[GeoStL] Re: NGR: Holiday Fun at WalMart (PG)

  • From: "Susan Ring" <susanmring@xxxxxxxxxxx>
  • To: <geocaching@xxxxxxxxxxxxx>
  • Date: Wed, 14 Dec 2005 13:46:05 -0600

-
Mabe it's an oldie, but i hadn't read it before.  LOL

These do sound like things my kid would do......but he's 20.

Susan

-----Original Message-----
From: geocaching-bounce@xxxxxxxxxxxxx
[mailto:geocaching-bounce@xxxxxxxxxxxxx]On Behalf Of Mike Griffin
Sent: Wednesday, December 14, 2005 11:26 AM
To: geocaching@xxxxxxxxxxxxx
Subject: [GeoStL] NGR: Holiday Fun at WalMart (PG)


-
Oldie, but, I really enjoy it!


Scroll Down... Parents might want to read before sharing with children..
They might be tempted to try some of these...

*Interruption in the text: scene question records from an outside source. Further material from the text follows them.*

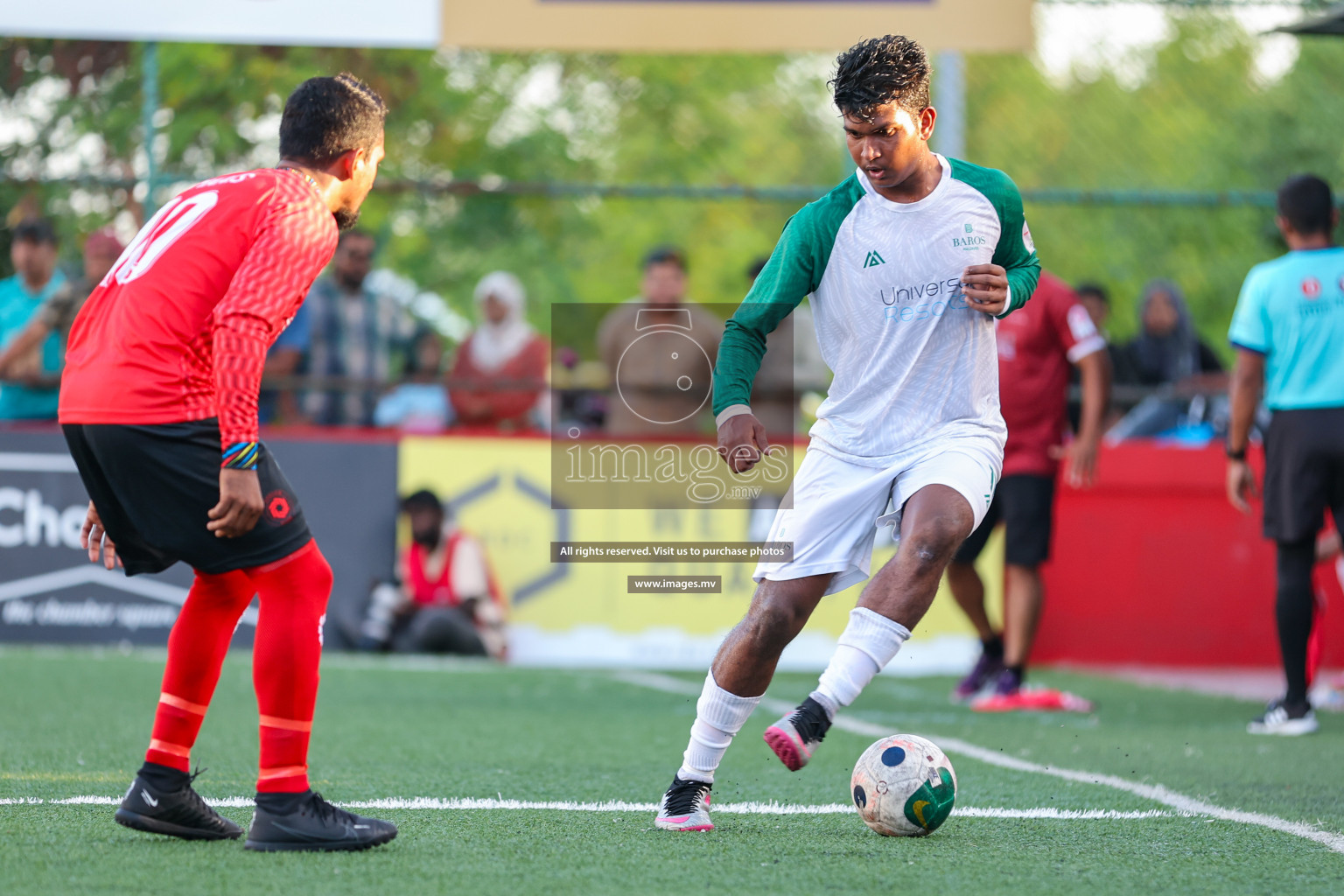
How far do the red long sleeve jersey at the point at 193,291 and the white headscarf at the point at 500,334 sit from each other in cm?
754

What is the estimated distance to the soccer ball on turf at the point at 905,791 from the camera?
4.30 metres

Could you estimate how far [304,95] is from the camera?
404 cm

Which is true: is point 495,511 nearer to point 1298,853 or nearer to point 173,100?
point 173,100

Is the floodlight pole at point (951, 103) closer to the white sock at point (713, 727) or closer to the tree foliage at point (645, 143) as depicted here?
the tree foliage at point (645, 143)

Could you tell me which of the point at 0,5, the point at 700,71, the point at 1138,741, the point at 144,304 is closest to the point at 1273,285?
the point at 1138,741

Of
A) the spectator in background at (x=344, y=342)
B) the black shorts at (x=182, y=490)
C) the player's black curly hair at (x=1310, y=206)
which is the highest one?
the player's black curly hair at (x=1310, y=206)

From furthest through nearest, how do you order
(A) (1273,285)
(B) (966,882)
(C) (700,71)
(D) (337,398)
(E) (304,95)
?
(C) (700,71) → (D) (337,398) → (A) (1273,285) → (E) (304,95) → (B) (966,882)

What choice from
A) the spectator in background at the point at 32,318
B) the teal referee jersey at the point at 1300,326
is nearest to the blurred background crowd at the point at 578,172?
the spectator in background at the point at 32,318

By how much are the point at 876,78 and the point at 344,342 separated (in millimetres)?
7250

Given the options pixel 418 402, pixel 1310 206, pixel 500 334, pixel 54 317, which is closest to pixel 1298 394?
pixel 1310 206

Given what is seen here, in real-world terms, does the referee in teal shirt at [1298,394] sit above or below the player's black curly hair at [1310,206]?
below

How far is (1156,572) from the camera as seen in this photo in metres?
10.8

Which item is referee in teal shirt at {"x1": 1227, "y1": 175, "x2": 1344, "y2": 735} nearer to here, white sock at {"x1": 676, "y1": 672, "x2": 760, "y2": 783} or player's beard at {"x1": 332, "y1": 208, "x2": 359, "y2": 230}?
white sock at {"x1": 676, "y1": 672, "x2": 760, "y2": 783}

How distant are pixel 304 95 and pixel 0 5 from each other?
308 inches
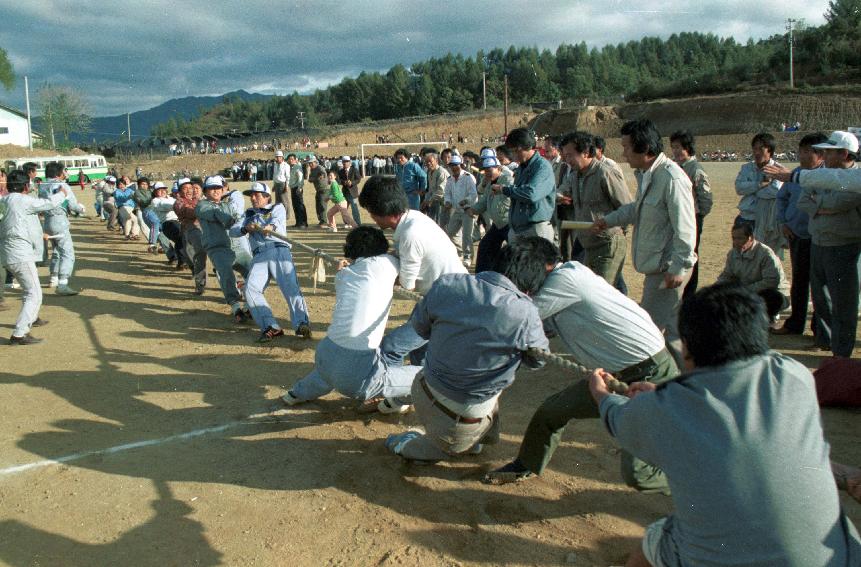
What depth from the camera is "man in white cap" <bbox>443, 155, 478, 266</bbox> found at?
34.9 feet

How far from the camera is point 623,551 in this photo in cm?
317

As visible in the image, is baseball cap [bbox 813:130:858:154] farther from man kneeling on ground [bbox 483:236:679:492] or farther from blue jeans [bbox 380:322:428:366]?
blue jeans [bbox 380:322:428:366]

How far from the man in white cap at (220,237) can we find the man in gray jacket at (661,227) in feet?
16.8

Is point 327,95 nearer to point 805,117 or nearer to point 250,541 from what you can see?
point 805,117

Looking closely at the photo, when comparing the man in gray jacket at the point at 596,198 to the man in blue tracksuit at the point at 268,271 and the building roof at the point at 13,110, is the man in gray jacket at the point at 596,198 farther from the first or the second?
the building roof at the point at 13,110

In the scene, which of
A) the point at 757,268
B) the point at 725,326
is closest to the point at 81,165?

15 Things to do at Wal-Mart while your
spouse/partner is taking their sweet time
shopping:

1. Get 24 boxes of condoms and randomly put them in people's carts when they
aren't looking.

2. Set all the alarm clocks in Housewares to go off at 5-minute intervals.

3. Make a trail of tomato juice on the floor leading to the restrooms.

4. Walk up to an employee and tell him/her in an official tone, 'Code 3' in
housewares..... and see what happens.

5. Go the Service Desk and ask to put a bag of M&M's on lay away.

6. Move a 'CAUTION - WET FLOOR' sign to a carpeted area.

7. Set up a tent in the camping department and tell other shoppers you'll
invite them in if they'll bring pillows from the bedding department.

8. When a clerk asks if they can help you, begin to cry and ask 'Why can't
you people just leave me alone?'

9. Look right into the security camera; use it as a mirror, and pick your
nose.

10. While handling guns in the hunting department, ask the clerk if he knows
where the anti - depressants are.

11. Dart around the store suspiciously loudly humming the "Mission
Impossible" theme.

12. In the auto department, practice your "Madonna look" using different
size funnels.

13. Hide in a clothing rack and when people browse through, say "PICK ME!"
"PICK ME!"

14. When an announcement comes over the loud speaker, assume the fetal
position and scream "NO! NO! It's those voices again!!!!"

( And; last, but not least!)

15. Go into a fitting room and shut the door and wait a while; and, then,
yell, very loudly, "There is no toilet paper in here!"